» **Problem to solve**: So that the copy stays text only, transcribe the data below exactly and exclude the images.

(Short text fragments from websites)
────

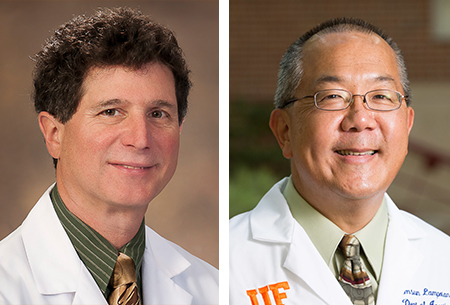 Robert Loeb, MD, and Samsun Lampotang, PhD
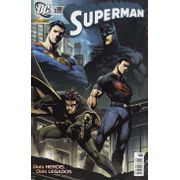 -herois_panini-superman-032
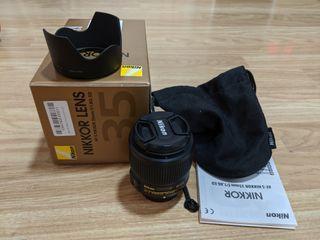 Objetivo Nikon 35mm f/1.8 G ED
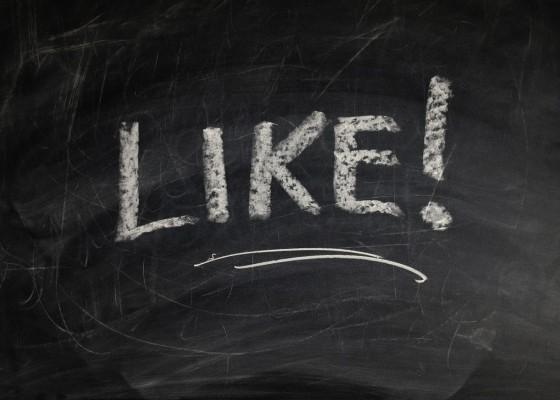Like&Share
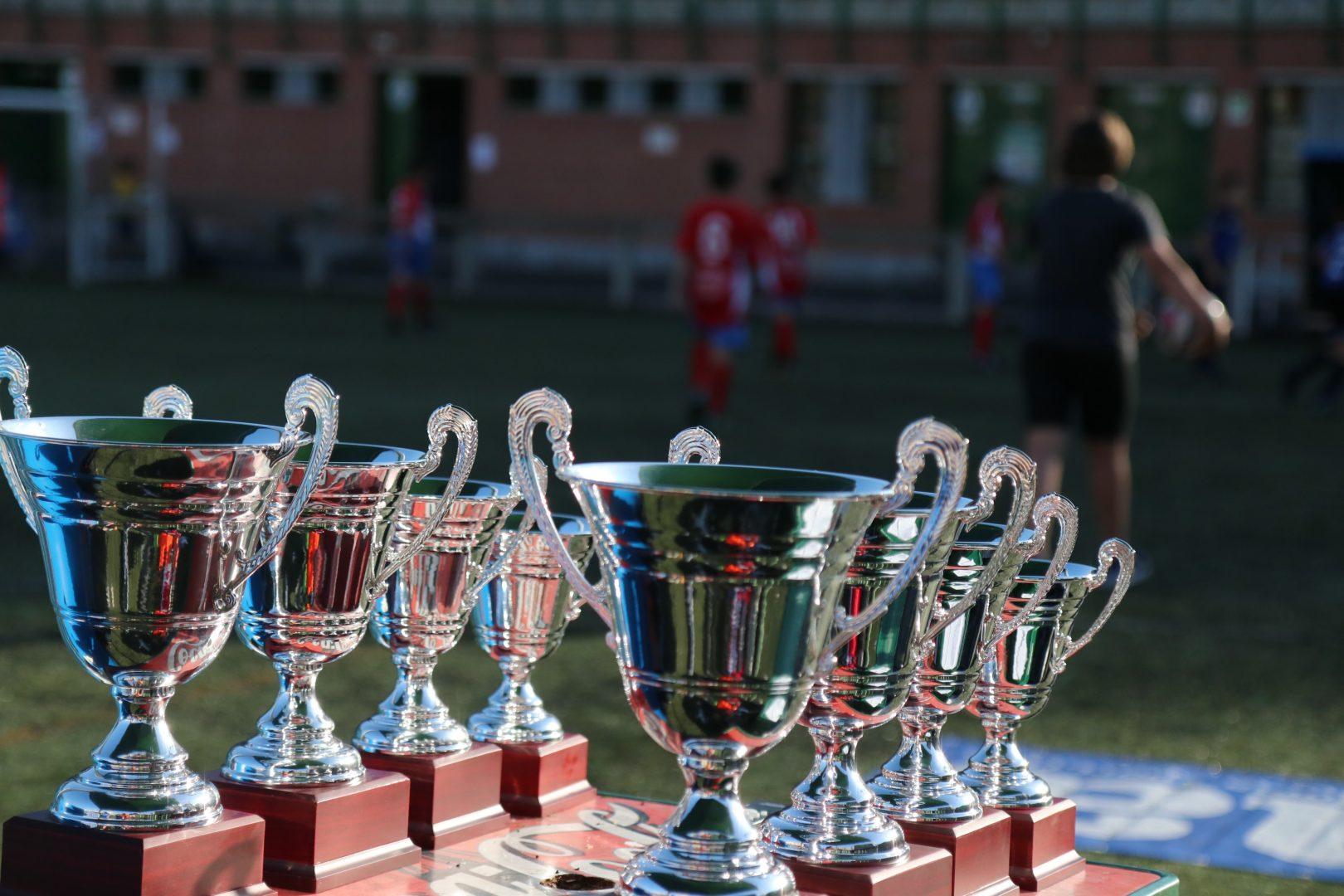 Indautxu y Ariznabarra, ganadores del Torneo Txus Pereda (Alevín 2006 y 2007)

────

» **Task result**:
 Robert Loeb, MD, and Samsun Lampotang, PhD
 -herois_panini-superman-032
 Objetivo Nikon 35mm f/1.8 G ED
Like&Share
 Indautxu y Ariznabarra, ganadores del Torneo Txus Pereda (Alevín 2006 y 2007)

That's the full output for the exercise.